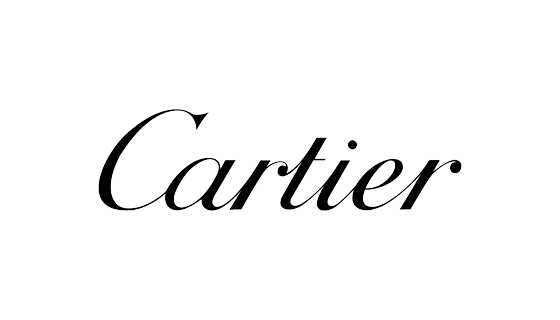 Cartier卡地亚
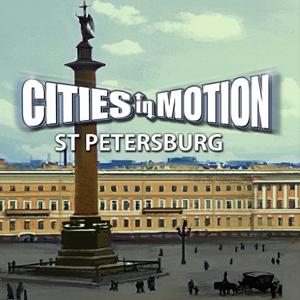 Descargar Cities in Motion St Petersburg DLC - PC Key Comprar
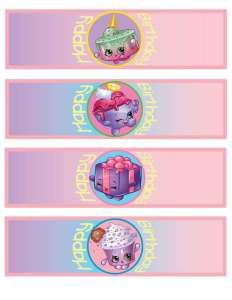 Shopkins Party Printables Silverware Wraps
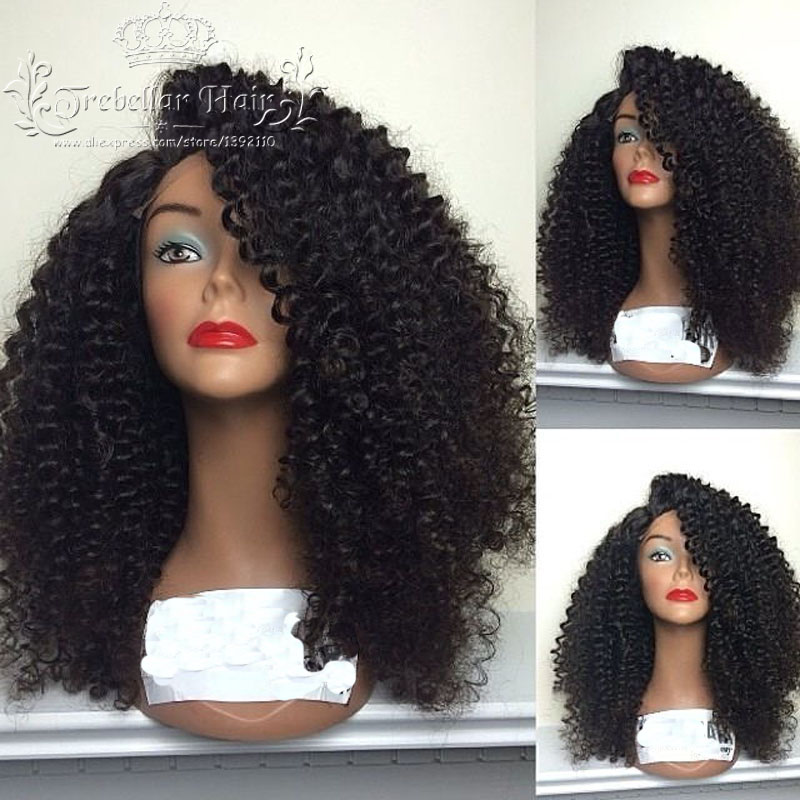 Glueless Brazilian Unprocessed Kinky Curly Full Lace Real Hair Wig With Baby Hair Lace Front Short Afro Kinky Curly Virgin Wigs(China (Mainland))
· · · · · · ·
_Exercise_: Your response must consist of the material above, reproduced word for word, with the images omitted.

_Output_:
 Cartier卡地亚
 Descargar Cities in Motion St Petersburg DLC - PC Key Comprar
 Shopkins Party Printables Silverware Wraps
 Glueless Brazilian Unprocessed Kinky Curly Full Lace Real Hair Wig With Baby Hair Lace Front Short Afro Kinky Curly Virgin Wigs(China (Mainland))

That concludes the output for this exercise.